2.7. Anders dan B c.s. stelt, heeft A zich dus niet ‘plotseling’ na het getuigenverhoor op het standpunt gesteld dat het probandum zou moeten zien op meer werkzaamheden dan alleen het sauzen. Bij akte overleggen productie van 20 februari 2008, die voorafgaand aan het getuigenverhoor aan de rechtbank en B c.s. is toegezonden, heeft A nog eens uitdrukkelijk gesteld dat de gefactureerde schilderwerkzaamheden méér omvatten dan uitsluitend het sauzen van wanden en plafonds. Daaruit volgt dat ook bij het getuigenverhoor voor zowel partijen als de rechtbank duidelijk was om vergoeding van welke werkzaamheden het A te doen was. Ook in dat opzicht is er geen reden om niet de door A voorgestane ruimere lezing van het probandum te hanteren.

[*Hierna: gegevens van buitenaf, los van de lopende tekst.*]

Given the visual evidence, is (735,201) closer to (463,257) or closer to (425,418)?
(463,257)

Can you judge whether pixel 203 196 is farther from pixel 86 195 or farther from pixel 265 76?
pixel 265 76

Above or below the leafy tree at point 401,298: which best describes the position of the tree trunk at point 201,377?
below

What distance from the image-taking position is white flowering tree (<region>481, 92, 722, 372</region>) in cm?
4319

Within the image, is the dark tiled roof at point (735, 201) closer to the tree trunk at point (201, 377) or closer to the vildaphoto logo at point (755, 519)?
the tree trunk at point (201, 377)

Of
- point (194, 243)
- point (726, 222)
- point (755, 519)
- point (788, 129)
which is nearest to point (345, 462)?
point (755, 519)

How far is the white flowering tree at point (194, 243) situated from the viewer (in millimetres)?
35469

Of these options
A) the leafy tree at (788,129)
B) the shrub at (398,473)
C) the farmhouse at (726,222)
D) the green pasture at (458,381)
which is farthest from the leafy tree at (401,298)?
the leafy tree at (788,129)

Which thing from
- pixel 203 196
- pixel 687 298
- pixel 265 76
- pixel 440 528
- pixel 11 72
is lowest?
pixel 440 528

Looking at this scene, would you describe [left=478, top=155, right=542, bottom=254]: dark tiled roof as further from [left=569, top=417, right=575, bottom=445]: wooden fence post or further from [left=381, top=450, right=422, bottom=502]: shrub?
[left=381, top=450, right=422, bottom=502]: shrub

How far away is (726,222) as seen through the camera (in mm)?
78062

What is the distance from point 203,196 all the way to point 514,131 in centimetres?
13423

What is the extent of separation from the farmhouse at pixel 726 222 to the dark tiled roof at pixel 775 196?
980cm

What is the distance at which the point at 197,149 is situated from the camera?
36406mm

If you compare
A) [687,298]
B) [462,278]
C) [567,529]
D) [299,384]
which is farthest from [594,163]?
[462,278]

2.8. Het komt er dus op neer dat A in haar eerste bewijsopdracht zal slagen indien zij bewijst dat zij met B c.s. is overeengekomen voor een bedrag van in totaal € 8.750,- exclusief BTW schilderwerkzaamheden te verrichten, en derhalve meer dan alleen de werkzaamheden waarvoor de factuur 00010 is verzonden.

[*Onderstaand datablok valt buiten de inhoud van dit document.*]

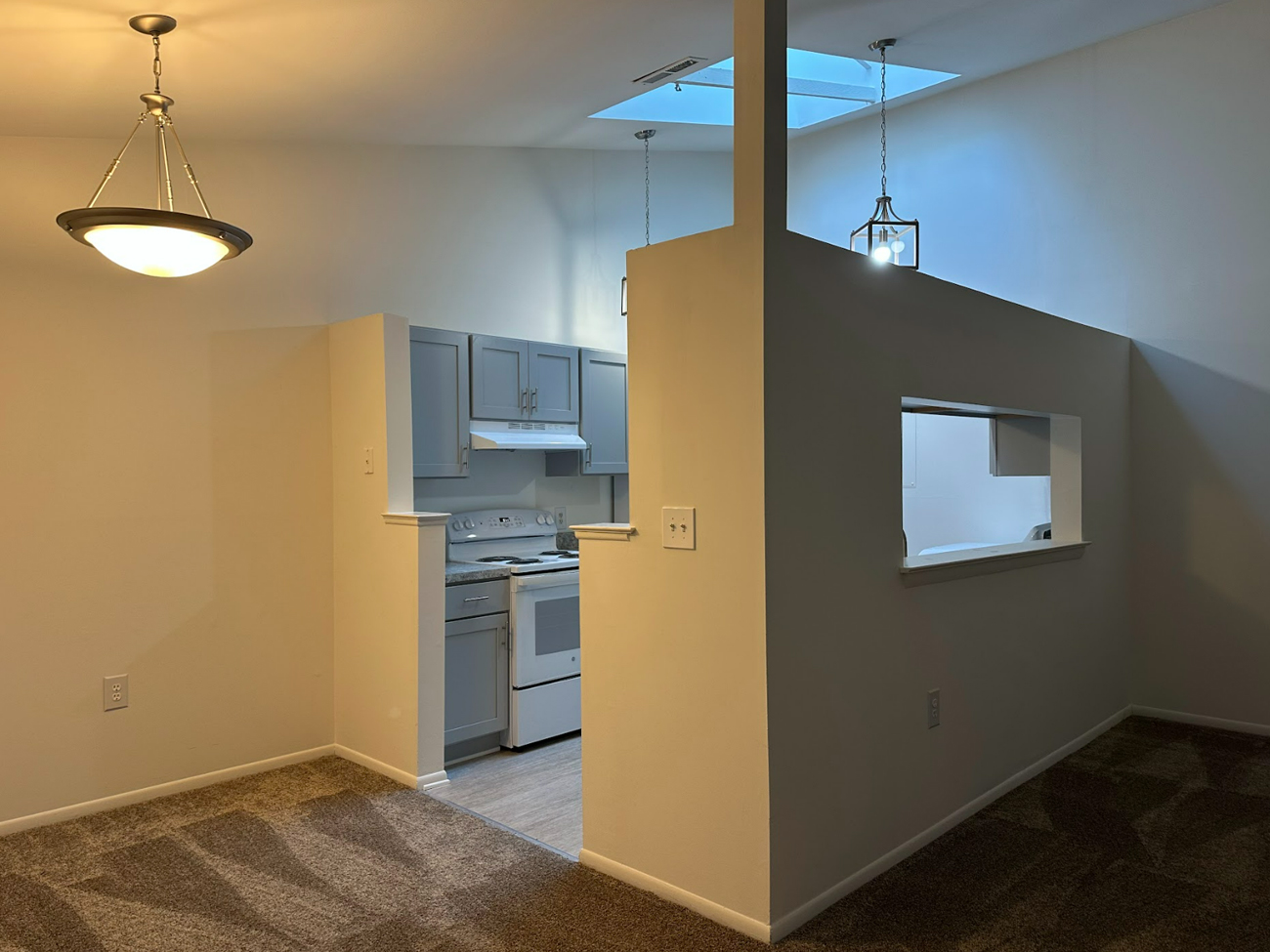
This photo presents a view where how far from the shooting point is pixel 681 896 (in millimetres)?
2602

2.9. Partijen zijn het erover eens dat deze factuur met nummer 00010 zag op het sauzen van de wanden en plafonds, en dat B c.s. deze factuur ten bedrage van € 4.000,- exclusief BTW (€ 4.760,- inclusief BTW) heeft voldaan door rechtstreekse betaling aan de schilder F.
2.10. De rechtbank acht A ten aanzien van het schilderwerk in haar bewijs geslaagd. De lezing van A wordt voldoende geschraagd door de verklaring van D, die ten opzichte van A een onafhankelijke positie inneemt en moet worden geacht geen belang te hebben bij de uitkomst van deze zaak.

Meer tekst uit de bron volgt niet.